## WHAT THE TASK ASKS:
Rewrite the records below, changing each "desert shrub" to "dry bush" and keeping everything else the same.

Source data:
○ ○ ○

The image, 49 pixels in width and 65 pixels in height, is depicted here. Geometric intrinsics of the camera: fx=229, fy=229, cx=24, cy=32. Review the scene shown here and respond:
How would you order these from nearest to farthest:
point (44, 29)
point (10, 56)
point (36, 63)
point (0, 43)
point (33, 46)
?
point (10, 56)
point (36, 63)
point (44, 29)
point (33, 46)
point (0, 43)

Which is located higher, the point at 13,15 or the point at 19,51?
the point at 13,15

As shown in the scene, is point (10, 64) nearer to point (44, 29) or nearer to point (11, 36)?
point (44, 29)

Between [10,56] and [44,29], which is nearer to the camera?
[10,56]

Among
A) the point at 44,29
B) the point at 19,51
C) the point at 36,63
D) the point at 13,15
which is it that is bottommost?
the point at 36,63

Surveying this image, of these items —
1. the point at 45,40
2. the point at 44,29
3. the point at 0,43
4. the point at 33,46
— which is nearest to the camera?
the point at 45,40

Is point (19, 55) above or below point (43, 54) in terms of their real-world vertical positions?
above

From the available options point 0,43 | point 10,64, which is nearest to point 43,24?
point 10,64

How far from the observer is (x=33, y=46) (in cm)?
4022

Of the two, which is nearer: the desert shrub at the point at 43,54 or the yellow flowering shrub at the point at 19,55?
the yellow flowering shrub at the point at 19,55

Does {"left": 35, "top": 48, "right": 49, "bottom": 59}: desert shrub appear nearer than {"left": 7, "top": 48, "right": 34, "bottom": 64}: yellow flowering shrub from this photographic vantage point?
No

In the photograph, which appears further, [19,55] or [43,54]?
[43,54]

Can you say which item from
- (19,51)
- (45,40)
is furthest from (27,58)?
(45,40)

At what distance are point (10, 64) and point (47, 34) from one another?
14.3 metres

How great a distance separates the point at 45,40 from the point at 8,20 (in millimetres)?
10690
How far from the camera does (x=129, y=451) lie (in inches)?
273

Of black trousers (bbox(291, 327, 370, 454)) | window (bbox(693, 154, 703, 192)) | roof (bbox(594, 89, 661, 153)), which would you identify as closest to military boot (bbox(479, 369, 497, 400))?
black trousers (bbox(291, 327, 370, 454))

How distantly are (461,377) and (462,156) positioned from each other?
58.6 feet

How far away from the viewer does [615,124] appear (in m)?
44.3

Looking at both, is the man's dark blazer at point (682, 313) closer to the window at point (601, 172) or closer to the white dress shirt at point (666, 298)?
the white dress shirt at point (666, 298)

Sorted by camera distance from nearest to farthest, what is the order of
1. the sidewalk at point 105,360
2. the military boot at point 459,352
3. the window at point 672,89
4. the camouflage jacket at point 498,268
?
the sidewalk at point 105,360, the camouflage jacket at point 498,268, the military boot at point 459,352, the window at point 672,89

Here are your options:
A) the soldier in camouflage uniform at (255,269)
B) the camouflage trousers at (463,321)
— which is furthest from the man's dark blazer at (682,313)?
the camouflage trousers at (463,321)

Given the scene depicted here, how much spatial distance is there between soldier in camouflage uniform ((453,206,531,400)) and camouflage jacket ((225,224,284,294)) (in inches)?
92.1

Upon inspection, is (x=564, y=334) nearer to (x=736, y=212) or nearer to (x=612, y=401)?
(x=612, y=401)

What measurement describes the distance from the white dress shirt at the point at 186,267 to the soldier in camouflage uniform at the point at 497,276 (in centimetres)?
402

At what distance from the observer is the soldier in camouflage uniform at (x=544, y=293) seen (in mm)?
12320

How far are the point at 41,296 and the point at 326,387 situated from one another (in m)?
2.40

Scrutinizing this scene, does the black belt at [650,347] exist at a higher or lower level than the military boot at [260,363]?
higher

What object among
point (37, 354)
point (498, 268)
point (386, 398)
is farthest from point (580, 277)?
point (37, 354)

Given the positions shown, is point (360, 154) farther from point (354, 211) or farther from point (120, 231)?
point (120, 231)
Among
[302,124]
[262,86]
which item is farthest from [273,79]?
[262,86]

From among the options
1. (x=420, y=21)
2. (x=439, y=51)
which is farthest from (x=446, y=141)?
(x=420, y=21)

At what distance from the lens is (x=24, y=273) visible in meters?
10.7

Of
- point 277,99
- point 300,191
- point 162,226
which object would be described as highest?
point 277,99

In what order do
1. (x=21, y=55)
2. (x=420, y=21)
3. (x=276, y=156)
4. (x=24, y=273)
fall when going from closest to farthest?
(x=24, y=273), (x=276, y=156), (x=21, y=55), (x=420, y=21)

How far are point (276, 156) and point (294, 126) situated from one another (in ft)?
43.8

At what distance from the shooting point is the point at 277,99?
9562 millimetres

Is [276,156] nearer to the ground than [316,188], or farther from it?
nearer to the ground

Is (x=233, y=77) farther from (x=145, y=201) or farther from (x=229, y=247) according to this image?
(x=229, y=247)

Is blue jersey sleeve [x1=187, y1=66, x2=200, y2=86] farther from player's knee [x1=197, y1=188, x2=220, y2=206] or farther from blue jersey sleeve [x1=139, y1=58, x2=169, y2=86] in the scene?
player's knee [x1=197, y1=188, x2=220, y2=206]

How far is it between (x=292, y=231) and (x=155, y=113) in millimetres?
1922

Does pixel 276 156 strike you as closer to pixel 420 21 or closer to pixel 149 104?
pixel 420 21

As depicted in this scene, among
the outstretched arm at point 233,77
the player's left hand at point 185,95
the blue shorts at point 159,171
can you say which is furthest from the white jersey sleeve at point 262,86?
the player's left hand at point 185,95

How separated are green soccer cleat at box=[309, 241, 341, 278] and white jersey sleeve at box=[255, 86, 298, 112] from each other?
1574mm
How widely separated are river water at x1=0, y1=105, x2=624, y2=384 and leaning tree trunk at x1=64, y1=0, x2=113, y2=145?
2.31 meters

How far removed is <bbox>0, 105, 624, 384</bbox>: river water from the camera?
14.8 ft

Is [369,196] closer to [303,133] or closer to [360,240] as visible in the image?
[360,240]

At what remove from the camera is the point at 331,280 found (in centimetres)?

○ ○ ○

## RESPONSE FOR THIS EXERCISE:
The image, 49 pixels in width and 65 pixels in height, is depicted here. Geometric intrinsics of the camera: fx=229, fy=229, cx=24, cy=32. Review the scene shown here and respond:
How would you order these from nearest to farthest:
point (44, 29)
point (10, 56)
point (36, 63)
point (0, 43)
point (33, 46)
?
point (10, 56)
point (36, 63)
point (44, 29)
point (33, 46)
point (0, 43)

Which is located higher, the point at 13,15 or the point at 19,51?
the point at 13,15

As shown in the scene, is point (10, 64) nearer to point (44, 29) or nearer to point (11, 36)?
point (44, 29)

Between [10,56] and [44,29], which is nearer to the camera?
[10,56]

Among
A) the point at 44,29
B) the point at 19,51
C) the point at 36,63
D) the point at 13,15
which is it that is bottommost?
the point at 36,63

Surveying this image, of these items —
1. the point at 45,40
2. the point at 44,29
3. the point at 0,43
4. the point at 33,46
— which is nearest to the camera?
the point at 45,40

Is point (19, 55) above or below point (43, 54) in terms of their real-world vertical positions?
above

From the available options point 0,43 | point 10,64, which is nearest to point 43,24?
point 10,64

How far from the observer is (x=33, y=46) (in cm)?
4022

Of the two, which is nearer: the dry bush at the point at 43,54 or the yellow flowering shrub at the point at 19,55?
the yellow flowering shrub at the point at 19,55

Does {"left": 35, "top": 48, "right": 49, "bottom": 59}: dry bush appear nearer than {"left": 7, "top": 48, "right": 34, "bottom": 64}: yellow flowering shrub from this photographic vantage point?
No

In the photograph, which appears further, [19,55] or [43,54]?
[43,54]

Can you say which item from
- (19,51)
- (45,40)
is furthest from (27,58)?
(45,40)

At what distance are point (10, 64) and point (47, 34) from one another?
14.3 metres

How great a distance separates the point at 45,40 from the point at 8,20 (in millimetres)?
10690
How far from the camera does (x=129, y=451) lie (in inches)?
273

Of black trousers (bbox(291, 327, 370, 454)) | window (bbox(693, 154, 703, 192)) | roof (bbox(594, 89, 661, 153)), which would you identify as closest to military boot (bbox(479, 369, 497, 400))?
black trousers (bbox(291, 327, 370, 454))

How distantly are (461,377) and (462,156) positioned from each other?
58.6 feet

How far away from the viewer does [615,124] appear (in m)?
44.3

Looking at both, is the man's dark blazer at point (682, 313) closer to the window at point (601, 172) or closer to the white dress shirt at point (666, 298)?
the white dress shirt at point (666, 298)

Sorted by camera distance from nearest to farthest, what is the order of
1. the sidewalk at point 105,360
2. the military boot at point 459,352
3. the window at point 672,89
4. the camouflage jacket at point 498,268
?
the sidewalk at point 105,360, the camouflage jacket at point 498,268, the military boot at point 459,352, the window at point 672,89

Here are your options:
A) the soldier in camouflage uniform at (255,269)
B) the camouflage trousers at (463,321)
— which is furthest from the man's dark blazer at (682,313)?
the camouflage trousers at (463,321)

Given the scene depicted here, how much spatial distance is there between soldier in camouflage uniform ((453,206,531,400)) and camouflage jacket ((225,224,284,294)) (in inches)?
92.1

Upon inspection, is (x=564, y=334) nearer to (x=736, y=212) or nearer to (x=612, y=401)?
(x=612, y=401)

What measurement describes the distance from the white dress shirt at the point at 186,267 to the soldier in camouflage uniform at the point at 497,276 (in centimetres)?
402

At what distance from the observer is the soldier in camouflage uniform at (x=544, y=293) seen (in mm)?
12320

How far are the point at 41,296 and the point at 326,387 situated from one another (in m)?
2.40

Scrutinizing this scene, does the black belt at [650,347] exist at a higher or lower level than the military boot at [260,363]?
higher

What object among
point (37, 354)
point (498, 268)
point (386, 398)
is farthest from point (580, 277)?
point (37, 354)

Given the positions shown, is point (360, 154) farther from point (354, 211) or farther from point (120, 231)?
point (120, 231)
Among
[302,124]
[262,86]
which item is farthest from [273,79]?
[262,86]

From among the options
1. (x=420, y=21)
2. (x=439, y=51)
which is farthest from (x=446, y=141)?
(x=420, y=21)

At what distance from the lens is (x=24, y=273) visible in meters?
10.7

Of
- point 277,99
- point 300,191
- point 162,226
which object would be described as highest?
point 277,99

In what order do
1. (x=21, y=55)
2. (x=420, y=21)
3. (x=276, y=156)
4. (x=24, y=273)
fall when going from closest to farthest?
(x=24, y=273), (x=276, y=156), (x=21, y=55), (x=420, y=21)

How far are point (276, 156) and point (294, 126) situated from one another (in ft)?
43.8

At what distance from the shooting point is the point at 277,99?
9562 millimetres

Is [276,156] nearer to the ground than [316,188], or farther from it?
nearer to the ground

Is (x=233, y=77) farther from (x=145, y=201) or farther from (x=229, y=247) according to this image?
(x=229, y=247)

Is blue jersey sleeve [x1=187, y1=66, x2=200, y2=86] farther from player's knee [x1=197, y1=188, x2=220, y2=206] or farther from blue jersey sleeve [x1=139, y1=58, x2=169, y2=86] in the scene?
player's knee [x1=197, y1=188, x2=220, y2=206]

How far is it between (x=292, y=231) and (x=155, y=113) in millimetres?
1922

Does pixel 276 156 strike you as closer to pixel 420 21 or closer to pixel 149 104?
pixel 420 21

As depicted in this scene, among
the outstretched arm at point 233,77
the player's left hand at point 185,95
the blue shorts at point 159,171
can you say which is furthest from the white jersey sleeve at point 262,86?
the player's left hand at point 185,95

How separated are green soccer cleat at box=[309, 241, 341, 278] and white jersey sleeve at box=[255, 86, 298, 112] from each other?
1574mm
How widely separated are river water at x1=0, y1=105, x2=624, y2=384 and leaning tree trunk at x1=64, y1=0, x2=113, y2=145?
2.31 meters

How far removed is <bbox>0, 105, 624, 384</bbox>: river water from the camera?
14.8 ft

Is [369,196] closer to [303,133] or closer to [360,240] as visible in the image?
[360,240]

At what remove from the camera is the point at 331,280 found (in centimetres)?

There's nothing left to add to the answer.